Méga-bassines : la Confédération paysanne salue les engagements du comité Loire-Bretagne et maintient sa demande d'arrêt des projets et travaux (07/07/2023)

Le 4 juillet, le comité de bassin Loire Bretagne a voté, à la quasi-unanimité, une motion, soutenue par son président Thierry Burlot, en faveur de la reprise du dialogue avec l'ensemble des parties prenantes avant la fin de l’année. Le même jour, une tribune signée par 29 membres de ce même comité de bassin appelle même à un « moratoire sur le financement public des bassines ».

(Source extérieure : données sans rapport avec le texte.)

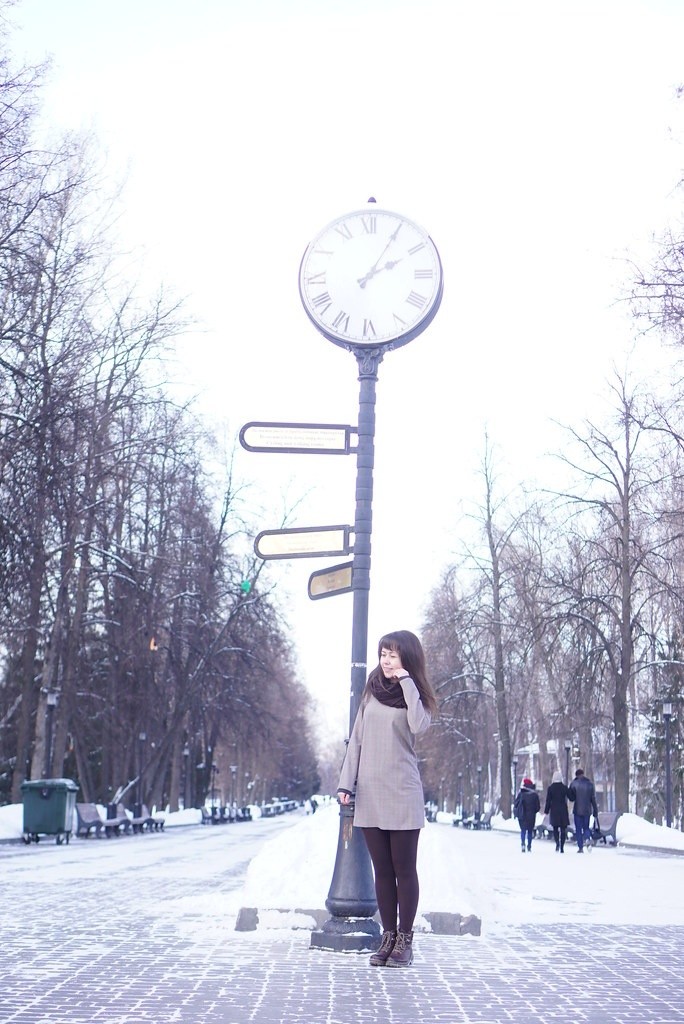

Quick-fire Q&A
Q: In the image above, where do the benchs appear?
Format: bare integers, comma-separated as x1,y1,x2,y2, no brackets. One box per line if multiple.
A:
76,802,166,838
452,810,493,831
201,806,252,823
261,801,299,817
532,811,623,845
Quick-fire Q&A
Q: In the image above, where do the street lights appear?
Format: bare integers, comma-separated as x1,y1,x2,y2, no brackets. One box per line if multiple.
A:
563,737,574,788
457,771,463,816
511,754,519,818
476,765,484,813
656,700,678,827
39,685,63,779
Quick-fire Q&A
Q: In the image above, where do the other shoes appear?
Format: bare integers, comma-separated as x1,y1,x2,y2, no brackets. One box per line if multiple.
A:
527,847,532,852
587,844,592,852
560,848,565,852
576,848,584,853
555,844,560,853
521,846,525,853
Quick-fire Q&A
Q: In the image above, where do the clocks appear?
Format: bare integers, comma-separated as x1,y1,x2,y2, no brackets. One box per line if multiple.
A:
296,209,440,344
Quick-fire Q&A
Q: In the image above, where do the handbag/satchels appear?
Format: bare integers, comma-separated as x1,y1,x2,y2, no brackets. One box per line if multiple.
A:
592,818,606,846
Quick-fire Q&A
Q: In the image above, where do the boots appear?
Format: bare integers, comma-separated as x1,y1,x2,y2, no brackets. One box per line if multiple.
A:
369,930,398,969
386,931,414,968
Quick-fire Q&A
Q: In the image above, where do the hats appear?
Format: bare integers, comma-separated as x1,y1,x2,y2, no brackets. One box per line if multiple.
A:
552,771,562,783
523,779,533,786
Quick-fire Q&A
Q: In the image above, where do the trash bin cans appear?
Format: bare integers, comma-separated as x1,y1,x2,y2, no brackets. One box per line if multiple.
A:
20,778,79,845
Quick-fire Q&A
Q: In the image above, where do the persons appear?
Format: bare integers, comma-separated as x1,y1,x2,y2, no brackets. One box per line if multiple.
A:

 Ces initiatives vont dans le sens de nombreux engagements réclamés depuis longtemps par la Confédération paysanne.

La volonté de faire revivre un dialogue avec toutes les parties prenantes ne peut être que bénéfique pour nos territoires. Tout comme le fait de soutenir l'importance de projet de territoire pour la gestion de l'eau (PTGE) avant toutes décisions, tenant compte de l'ensemble des usages et construites dans un cadre collectif.
La motion réaffirme aussi que la définition des volumes prélevables et plus généralement les PTGE doivent reposer sur des études HMUC (hydrologie, milieux, usages, climat). Ce point est extrêmement important pour nous.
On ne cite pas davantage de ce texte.